Excerpted data =
______

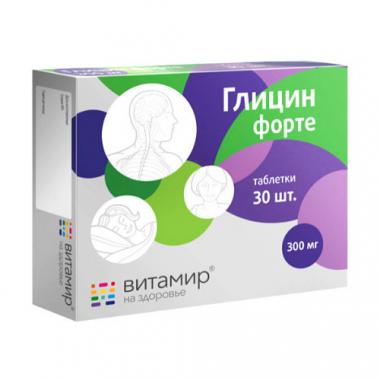 Глицин Форте 300 мг ВИТАМИР® табл. №30
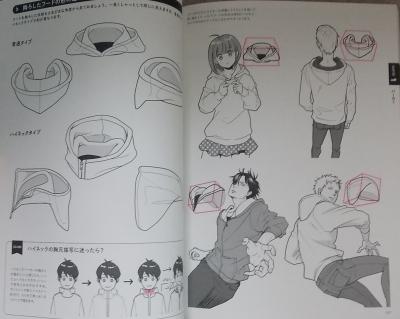 衣服の描き方図鑑 (7)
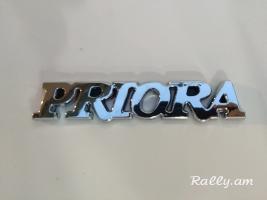 Lada priora emblem
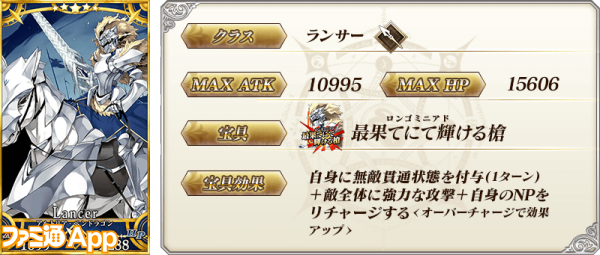 servant_details_01_jitx4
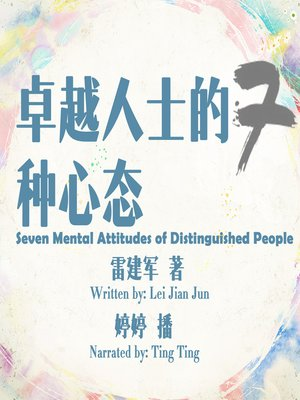 cover image of 卓越人士的七种心态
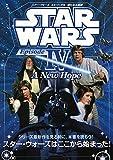 英語文庫 スター・ウォーズ エピソード4 新たなる希望 STAR WARS: Episode IV A New Hope (KODANSHA ENGLISH LIBRARY) 画像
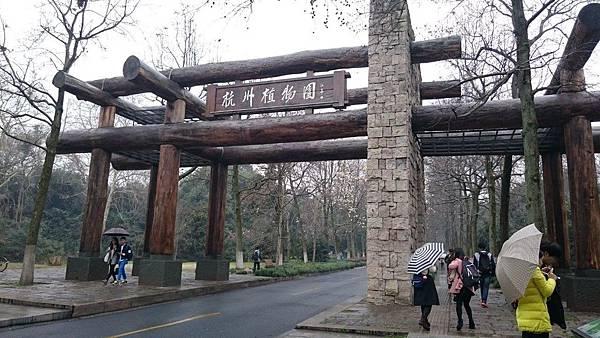 杭州植物園1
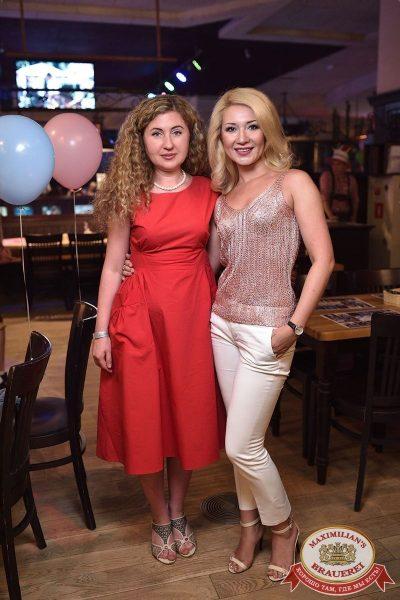 День именинника, 28 июля 2018 - Ресторан «Максимилианс» Уфа - 45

______

Task objective =
Every entry, word for word, should be given again; the pictures are not part of the copy.

Task output =
 Глицин Форте 300 мг ВИТАМИР® табл. №30
 衣服の描き方図鑑 (7)
 Lada priora emblem
 servant_details_01_jitx4
 cover image of 卓越人士的七种心态
 英語文庫 スター・ウォーズ エピソード4 新たなる希望 STAR WARS: Episode IV A New Hope (KODANSHA ENGLISH LIBRARY) 画像
 杭州植物園1
 День именинника, 28 июля 2018 - Ресторан «Максимилианс» Уфа - 45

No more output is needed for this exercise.